──────── Reading text
Why Hands-on Workshops Work

When I was little, my English professor mom taught a memoir writing course. She showed her students how to create a sensory experience through their writing with an exercise that I called "the bento box workshop".  

It consisted of passing around different levels of an old tin bento box with different things in the compartments--marbles, candies, gummy worms--while the students closed their eyes. Using their senses of smell, touch, sound, and sometimes taste, the students came up with adjectives for what they were experiencing. When they went back to write, their once flat stories came to life with descriptions of air that was "thick with the scent of mock orange" and sun-warmed rocks that "felt nearly human in their warmth." 

It was only as I got older that I realized how unique it is to include daily hands-on activities in a college classroom. When I asked my mom about it, she said, "You can tell a person what they need to do, but they're not going to retain it unless they have the experience to draw from."
────────────────
──────── Provided material
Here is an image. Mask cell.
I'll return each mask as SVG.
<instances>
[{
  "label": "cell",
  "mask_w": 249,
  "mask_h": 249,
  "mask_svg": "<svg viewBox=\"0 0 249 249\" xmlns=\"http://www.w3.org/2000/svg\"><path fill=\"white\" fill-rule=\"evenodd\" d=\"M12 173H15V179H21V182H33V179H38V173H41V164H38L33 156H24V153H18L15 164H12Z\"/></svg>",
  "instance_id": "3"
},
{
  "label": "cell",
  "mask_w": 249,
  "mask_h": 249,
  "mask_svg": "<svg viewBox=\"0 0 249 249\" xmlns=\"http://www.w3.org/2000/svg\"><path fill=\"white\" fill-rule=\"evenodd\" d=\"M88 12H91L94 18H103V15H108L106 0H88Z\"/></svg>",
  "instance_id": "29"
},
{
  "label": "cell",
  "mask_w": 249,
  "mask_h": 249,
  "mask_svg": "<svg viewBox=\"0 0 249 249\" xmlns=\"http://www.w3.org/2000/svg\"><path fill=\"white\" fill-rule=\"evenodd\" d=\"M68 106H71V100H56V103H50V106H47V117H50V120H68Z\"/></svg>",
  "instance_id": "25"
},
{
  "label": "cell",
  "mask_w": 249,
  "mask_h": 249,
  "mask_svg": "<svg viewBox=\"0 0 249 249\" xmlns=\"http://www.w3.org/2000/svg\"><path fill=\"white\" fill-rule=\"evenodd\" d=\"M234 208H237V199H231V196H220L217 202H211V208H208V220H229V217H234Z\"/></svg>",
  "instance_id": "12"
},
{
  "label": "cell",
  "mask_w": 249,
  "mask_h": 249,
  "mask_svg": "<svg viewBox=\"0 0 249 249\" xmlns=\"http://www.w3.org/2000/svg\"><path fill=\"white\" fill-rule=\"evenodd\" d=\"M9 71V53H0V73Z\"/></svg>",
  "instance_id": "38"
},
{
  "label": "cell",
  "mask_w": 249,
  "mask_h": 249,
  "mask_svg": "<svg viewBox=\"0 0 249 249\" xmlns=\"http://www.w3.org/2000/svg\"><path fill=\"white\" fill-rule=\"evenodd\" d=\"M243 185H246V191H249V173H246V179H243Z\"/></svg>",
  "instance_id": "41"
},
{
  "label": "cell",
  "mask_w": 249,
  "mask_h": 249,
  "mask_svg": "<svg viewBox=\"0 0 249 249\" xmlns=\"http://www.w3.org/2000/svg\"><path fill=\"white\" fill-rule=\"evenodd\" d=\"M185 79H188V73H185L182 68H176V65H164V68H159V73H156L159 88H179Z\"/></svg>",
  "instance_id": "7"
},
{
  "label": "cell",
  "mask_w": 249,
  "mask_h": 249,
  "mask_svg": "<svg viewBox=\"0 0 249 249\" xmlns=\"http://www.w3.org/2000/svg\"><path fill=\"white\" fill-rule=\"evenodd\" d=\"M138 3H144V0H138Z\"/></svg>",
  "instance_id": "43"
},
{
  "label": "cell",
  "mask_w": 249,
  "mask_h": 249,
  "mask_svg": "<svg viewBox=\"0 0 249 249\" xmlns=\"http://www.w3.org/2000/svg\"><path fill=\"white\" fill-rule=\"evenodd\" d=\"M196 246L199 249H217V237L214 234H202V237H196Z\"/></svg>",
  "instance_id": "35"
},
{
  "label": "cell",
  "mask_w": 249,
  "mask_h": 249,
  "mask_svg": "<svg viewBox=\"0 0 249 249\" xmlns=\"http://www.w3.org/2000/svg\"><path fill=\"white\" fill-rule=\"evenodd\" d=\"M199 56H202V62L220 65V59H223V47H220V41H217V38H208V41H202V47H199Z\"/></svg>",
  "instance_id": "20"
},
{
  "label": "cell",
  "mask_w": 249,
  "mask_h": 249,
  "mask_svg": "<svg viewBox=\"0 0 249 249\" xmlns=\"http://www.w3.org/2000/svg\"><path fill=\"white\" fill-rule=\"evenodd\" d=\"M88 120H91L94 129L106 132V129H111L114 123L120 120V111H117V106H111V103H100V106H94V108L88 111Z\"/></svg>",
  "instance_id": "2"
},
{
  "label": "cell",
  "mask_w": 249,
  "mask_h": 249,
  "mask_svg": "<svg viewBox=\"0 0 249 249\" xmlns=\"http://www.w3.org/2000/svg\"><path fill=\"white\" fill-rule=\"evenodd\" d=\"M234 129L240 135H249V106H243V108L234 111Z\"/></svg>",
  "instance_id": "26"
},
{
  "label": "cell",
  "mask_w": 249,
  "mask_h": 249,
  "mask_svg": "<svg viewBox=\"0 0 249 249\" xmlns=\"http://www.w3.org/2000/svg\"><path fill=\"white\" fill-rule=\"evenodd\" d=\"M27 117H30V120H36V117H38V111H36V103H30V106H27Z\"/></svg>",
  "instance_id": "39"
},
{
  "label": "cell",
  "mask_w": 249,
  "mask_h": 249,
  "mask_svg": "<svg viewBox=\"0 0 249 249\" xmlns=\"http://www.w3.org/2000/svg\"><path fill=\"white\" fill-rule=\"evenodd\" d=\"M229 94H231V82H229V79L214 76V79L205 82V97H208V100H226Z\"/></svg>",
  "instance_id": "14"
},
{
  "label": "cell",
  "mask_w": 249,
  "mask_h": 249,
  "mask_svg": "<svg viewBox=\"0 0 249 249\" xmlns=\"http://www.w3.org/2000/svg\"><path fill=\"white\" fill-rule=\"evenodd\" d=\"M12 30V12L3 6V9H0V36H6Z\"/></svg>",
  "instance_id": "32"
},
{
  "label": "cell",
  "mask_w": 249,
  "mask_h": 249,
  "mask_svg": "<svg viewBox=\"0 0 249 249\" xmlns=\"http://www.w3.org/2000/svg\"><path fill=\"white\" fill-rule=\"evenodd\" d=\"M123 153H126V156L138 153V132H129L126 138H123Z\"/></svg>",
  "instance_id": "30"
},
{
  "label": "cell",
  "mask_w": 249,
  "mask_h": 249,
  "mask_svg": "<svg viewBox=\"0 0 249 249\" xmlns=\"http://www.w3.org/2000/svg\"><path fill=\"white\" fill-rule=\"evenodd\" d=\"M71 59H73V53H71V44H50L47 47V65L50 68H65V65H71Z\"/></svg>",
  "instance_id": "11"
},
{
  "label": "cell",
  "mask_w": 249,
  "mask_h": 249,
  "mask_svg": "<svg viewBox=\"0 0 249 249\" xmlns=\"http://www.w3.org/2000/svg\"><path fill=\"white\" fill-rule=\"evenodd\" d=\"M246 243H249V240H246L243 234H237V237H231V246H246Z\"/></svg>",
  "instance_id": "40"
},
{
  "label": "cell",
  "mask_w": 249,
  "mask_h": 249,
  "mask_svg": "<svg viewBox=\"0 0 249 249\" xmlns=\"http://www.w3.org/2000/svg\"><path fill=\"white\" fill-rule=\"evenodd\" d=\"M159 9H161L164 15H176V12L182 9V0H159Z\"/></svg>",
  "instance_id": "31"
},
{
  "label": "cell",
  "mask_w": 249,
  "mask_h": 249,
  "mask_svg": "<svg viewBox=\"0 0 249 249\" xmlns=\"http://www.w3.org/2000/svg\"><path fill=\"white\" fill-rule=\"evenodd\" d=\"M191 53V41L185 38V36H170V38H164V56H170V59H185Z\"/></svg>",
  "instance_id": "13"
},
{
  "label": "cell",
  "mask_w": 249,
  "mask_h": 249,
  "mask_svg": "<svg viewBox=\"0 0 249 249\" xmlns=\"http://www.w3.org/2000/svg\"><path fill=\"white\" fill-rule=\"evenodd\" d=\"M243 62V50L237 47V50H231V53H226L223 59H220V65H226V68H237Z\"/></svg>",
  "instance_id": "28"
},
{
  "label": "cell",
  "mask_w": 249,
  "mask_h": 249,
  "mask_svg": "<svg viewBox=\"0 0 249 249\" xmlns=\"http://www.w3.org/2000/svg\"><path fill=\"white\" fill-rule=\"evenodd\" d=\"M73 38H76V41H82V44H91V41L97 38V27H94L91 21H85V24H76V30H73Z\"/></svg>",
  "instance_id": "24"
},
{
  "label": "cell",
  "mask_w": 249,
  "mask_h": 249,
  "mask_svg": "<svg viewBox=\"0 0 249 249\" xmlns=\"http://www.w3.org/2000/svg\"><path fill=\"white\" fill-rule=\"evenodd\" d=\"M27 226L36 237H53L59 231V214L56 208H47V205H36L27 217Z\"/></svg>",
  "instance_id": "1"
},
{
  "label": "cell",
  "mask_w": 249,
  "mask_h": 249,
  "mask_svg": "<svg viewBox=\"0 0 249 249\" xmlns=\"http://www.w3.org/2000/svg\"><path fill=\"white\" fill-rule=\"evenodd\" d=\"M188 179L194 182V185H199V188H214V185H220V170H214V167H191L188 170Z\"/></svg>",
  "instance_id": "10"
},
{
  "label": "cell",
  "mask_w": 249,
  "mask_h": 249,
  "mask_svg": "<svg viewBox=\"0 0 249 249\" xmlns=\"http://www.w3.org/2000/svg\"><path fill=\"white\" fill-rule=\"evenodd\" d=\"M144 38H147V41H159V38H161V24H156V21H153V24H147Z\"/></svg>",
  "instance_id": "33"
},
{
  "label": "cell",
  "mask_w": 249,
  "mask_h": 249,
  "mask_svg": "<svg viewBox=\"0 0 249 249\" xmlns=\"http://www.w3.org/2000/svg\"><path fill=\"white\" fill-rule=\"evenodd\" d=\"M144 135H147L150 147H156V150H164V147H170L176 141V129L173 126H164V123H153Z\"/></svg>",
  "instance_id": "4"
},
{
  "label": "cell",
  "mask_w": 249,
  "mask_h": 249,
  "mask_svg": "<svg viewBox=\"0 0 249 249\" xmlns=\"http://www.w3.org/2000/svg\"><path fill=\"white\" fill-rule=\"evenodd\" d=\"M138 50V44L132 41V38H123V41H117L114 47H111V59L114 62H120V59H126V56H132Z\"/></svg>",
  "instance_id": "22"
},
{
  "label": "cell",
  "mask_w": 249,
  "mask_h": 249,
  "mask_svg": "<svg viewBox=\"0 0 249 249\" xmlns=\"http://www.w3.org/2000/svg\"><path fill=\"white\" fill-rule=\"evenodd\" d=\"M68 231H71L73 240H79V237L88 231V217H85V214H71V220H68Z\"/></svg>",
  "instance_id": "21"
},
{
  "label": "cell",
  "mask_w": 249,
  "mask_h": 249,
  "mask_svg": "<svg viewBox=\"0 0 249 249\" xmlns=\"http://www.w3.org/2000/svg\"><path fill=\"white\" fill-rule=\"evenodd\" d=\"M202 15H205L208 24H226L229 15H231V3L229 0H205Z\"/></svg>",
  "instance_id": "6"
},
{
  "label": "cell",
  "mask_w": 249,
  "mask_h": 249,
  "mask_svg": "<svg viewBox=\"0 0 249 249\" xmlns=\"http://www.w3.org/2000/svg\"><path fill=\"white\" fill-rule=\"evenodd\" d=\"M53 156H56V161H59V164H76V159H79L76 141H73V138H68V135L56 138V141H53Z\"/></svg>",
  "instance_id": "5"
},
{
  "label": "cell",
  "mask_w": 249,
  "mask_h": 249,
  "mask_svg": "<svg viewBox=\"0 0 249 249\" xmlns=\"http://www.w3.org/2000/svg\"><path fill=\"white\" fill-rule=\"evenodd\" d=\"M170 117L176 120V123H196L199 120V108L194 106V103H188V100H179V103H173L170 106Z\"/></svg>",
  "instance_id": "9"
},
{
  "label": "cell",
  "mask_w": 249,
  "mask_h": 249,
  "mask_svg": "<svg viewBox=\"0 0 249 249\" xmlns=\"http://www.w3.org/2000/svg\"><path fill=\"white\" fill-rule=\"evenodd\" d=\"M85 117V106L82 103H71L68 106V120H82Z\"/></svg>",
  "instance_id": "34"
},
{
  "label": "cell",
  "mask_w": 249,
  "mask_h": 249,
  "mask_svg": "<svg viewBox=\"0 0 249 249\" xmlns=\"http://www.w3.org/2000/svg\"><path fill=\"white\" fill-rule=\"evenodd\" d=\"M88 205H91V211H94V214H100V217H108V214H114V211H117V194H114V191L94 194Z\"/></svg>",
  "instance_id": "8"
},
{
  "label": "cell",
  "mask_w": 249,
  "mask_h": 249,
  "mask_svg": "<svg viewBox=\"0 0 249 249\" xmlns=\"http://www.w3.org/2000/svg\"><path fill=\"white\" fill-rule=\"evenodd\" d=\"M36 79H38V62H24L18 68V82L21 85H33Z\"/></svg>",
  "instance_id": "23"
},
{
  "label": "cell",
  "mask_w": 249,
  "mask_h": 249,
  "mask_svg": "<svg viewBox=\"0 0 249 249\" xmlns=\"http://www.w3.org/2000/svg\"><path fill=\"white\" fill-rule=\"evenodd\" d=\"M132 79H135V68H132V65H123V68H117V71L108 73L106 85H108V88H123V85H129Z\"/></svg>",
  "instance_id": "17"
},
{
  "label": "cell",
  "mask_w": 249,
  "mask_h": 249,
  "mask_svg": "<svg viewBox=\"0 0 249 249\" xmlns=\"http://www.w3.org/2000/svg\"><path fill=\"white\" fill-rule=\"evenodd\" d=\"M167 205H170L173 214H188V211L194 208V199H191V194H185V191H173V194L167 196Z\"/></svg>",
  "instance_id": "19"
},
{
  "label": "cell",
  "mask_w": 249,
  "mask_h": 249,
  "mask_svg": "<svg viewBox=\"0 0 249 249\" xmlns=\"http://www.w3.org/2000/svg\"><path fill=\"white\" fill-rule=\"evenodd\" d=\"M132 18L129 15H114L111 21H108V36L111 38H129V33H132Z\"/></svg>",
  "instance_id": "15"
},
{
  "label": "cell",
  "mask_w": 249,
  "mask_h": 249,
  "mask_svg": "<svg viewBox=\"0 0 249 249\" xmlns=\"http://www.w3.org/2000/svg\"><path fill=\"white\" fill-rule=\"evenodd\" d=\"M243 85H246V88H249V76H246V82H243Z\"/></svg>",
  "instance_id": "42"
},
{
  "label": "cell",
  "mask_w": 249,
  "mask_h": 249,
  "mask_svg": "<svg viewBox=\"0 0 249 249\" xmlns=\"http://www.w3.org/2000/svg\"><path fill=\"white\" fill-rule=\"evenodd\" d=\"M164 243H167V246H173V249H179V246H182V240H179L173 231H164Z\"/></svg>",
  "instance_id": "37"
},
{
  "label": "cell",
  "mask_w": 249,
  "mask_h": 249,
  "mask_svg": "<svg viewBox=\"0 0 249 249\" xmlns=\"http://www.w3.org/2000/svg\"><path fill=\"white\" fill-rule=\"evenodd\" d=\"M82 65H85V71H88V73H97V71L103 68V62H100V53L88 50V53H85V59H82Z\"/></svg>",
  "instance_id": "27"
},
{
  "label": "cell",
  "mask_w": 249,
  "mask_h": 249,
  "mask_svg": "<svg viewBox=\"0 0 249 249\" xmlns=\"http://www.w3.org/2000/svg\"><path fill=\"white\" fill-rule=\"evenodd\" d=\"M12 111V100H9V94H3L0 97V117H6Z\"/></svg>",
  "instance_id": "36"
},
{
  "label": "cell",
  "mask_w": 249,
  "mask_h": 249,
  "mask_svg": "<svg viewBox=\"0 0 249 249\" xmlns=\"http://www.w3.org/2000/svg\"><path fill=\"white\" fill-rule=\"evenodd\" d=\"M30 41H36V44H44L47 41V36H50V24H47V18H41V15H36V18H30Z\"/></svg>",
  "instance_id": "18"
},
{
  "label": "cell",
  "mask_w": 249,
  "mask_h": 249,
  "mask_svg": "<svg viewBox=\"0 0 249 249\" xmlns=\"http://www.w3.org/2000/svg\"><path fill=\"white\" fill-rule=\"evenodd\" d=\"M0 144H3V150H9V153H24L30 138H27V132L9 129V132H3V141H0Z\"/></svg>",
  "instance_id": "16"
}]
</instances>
────────────────
Resume the piece about hands-on workshops, starting right after its final sentence.

We built The Hello Sessions out of this understanding that people learn best bydoing. While we could get inspired at other conferences, we wanted people to leave our event confident that they'd be able to put their new skills into action because they had already done so.

After leaving Portland this fall, you will have:

  • Created a step-by-step outline of a plan to grow your business 

  • A road map for attracting not just a large social media audience, but one that will become your tribe, clients, and customers. 

  • Experience with creating videos that inspire engagement without a lot of video editing know-how or expensive equipment.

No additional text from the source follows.